SET EXERCISE –
Copy the rows below word for word, from their start up to and including the line that contains "Answer: the point at 371,437". Leave the pictures out of your copy.

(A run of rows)

╭──

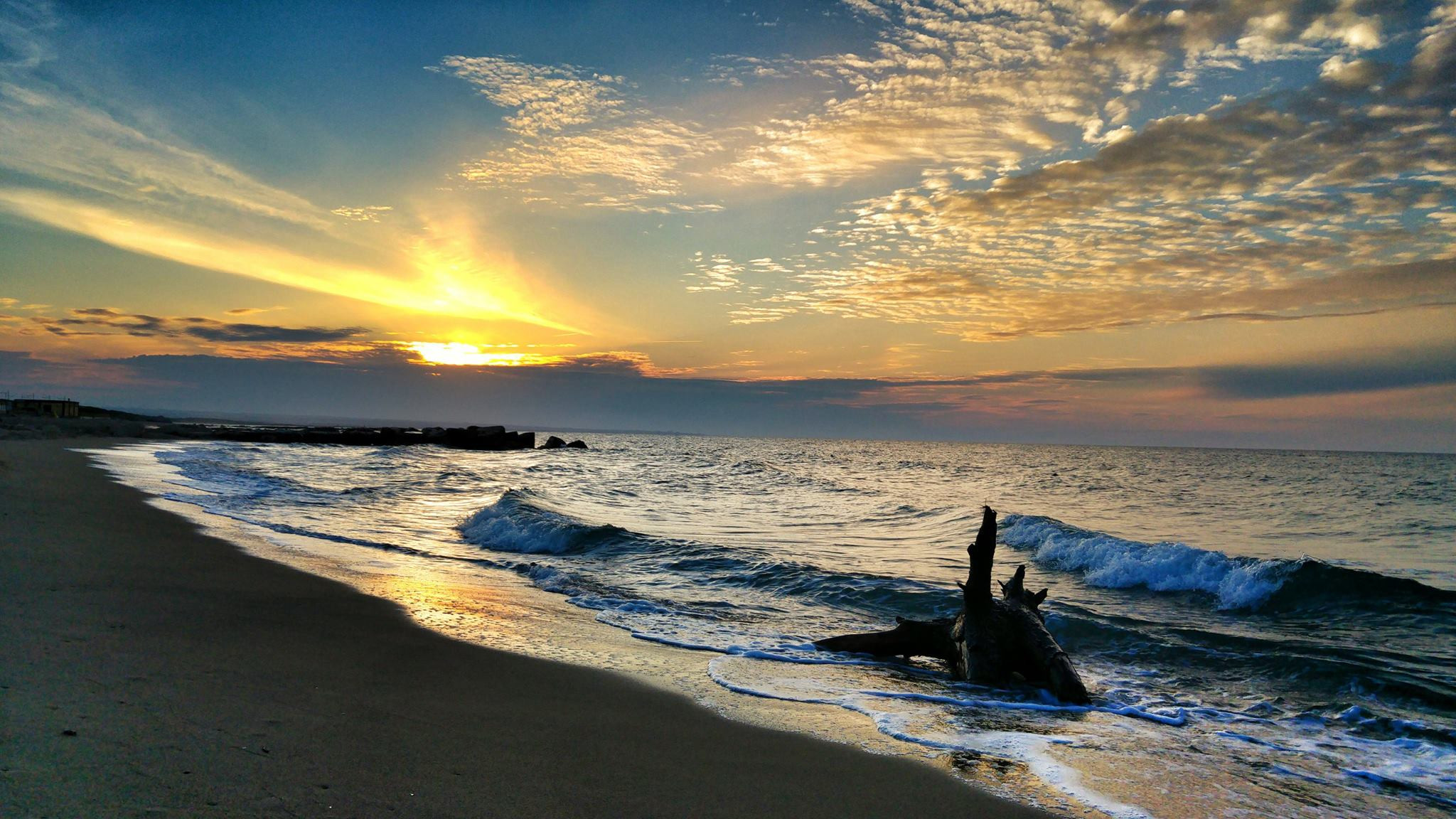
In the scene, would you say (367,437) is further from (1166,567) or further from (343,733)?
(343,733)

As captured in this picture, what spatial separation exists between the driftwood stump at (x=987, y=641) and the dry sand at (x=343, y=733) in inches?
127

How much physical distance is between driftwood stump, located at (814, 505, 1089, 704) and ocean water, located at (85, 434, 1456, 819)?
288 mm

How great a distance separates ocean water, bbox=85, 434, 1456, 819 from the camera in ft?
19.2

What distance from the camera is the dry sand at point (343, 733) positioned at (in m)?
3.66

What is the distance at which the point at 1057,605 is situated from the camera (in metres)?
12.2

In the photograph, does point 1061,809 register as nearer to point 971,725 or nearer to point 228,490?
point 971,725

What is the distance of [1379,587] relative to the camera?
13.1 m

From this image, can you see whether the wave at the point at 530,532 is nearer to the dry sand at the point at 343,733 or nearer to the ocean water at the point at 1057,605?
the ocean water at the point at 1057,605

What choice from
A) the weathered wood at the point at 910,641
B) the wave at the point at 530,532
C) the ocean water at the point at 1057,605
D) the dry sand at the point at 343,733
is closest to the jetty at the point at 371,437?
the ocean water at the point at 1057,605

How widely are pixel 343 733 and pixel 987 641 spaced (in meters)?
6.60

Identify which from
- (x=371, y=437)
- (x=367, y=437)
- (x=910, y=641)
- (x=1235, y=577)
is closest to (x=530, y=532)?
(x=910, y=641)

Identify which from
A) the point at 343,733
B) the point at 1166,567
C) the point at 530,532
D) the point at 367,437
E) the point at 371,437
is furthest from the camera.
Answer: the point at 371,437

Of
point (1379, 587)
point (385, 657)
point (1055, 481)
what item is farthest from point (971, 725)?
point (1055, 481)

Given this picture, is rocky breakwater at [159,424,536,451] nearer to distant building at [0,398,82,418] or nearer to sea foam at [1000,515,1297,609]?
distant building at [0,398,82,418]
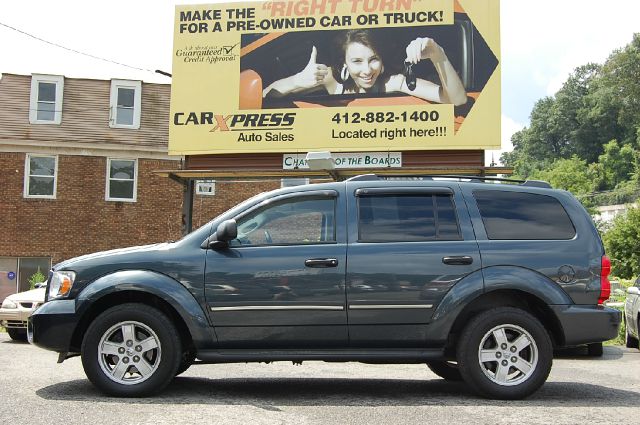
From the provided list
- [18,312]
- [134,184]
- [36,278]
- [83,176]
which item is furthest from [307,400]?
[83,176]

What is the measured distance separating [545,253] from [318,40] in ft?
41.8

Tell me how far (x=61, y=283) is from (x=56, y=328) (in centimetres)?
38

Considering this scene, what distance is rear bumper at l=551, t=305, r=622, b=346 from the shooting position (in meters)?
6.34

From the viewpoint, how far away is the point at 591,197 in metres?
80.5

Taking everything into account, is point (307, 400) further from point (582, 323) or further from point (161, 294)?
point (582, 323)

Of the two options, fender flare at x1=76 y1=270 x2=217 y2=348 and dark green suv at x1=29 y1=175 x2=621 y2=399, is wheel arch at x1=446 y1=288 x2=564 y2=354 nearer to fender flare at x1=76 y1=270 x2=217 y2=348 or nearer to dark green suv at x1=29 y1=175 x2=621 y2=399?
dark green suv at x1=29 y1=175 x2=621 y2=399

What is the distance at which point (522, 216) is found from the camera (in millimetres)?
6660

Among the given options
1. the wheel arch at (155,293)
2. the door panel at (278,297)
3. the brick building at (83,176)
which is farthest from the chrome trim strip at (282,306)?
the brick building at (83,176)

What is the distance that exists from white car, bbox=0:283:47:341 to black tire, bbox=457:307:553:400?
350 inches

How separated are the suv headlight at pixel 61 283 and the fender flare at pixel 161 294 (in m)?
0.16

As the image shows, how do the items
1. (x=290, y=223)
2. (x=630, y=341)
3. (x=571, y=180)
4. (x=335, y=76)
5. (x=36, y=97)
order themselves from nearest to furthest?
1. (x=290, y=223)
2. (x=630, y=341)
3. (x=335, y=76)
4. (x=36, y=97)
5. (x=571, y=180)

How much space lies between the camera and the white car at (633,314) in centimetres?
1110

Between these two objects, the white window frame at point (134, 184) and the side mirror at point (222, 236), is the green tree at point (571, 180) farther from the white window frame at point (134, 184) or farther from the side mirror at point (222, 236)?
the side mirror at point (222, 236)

╰──

SOLUTION FOR THIS EXERCISE –
In the scene, would you say (367,437) is further from (1166,567) or further from (343,733)?
(343,733)

As captured in this picture, what spatial separation exists between the driftwood stump at (x=987, y=641) and the dry sand at (x=343, y=733) in inches?
127

How much physical distance is between driftwood stump, located at (814, 505, 1089, 704) and ocean water, located at (85, 434, 1456, 819)?
288 mm

How great a distance separates ocean water, bbox=85, 434, 1456, 819 from the camera in ft?
19.2

What distance from the camera is the dry sand at point (343, 733) positioned at (in m)?
3.66

What is the distance at which the point at 1057,605 is situated from the camera (in metres)?
12.2

In the photograph, does point 1061,809 register as nearer to point 971,725 or nearer to point 228,490?
point 971,725

What is the distance of [1379,587] relative to the camera?
13.1 m

From this image, can you see whether the wave at the point at 530,532 is nearer to the dry sand at the point at 343,733 or nearer to the ocean water at the point at 1057,605?
the ocean water at the point at 1057,605

What choice from
A) the weathered wood at the point at 910,641
B) the wave at the point at 530,532
C) the ocean water at the point at 1057,605
D) the dry sand at the point at 343,733
is closest to the jetty at the point at 371,437?
the ocean water at the point at 1057,605

How widely are pixel 343 733 and pixel 987 641 spaced (in meters)?
6.60

Identify which from
- (x=371, y=437)
- (x=367, y=437)
- (x=910, y=641)
- (x=1235, y=577)
is closest to (x=530, y=532)?
(x=910, y=641)

Identify which from
A) the point at 343,733
B) the point at 1166,567
C) the point at 530,532
D) the point at 367,437
E) the point at 371,437
is furthest from the camera.
Answer: the point at 371,437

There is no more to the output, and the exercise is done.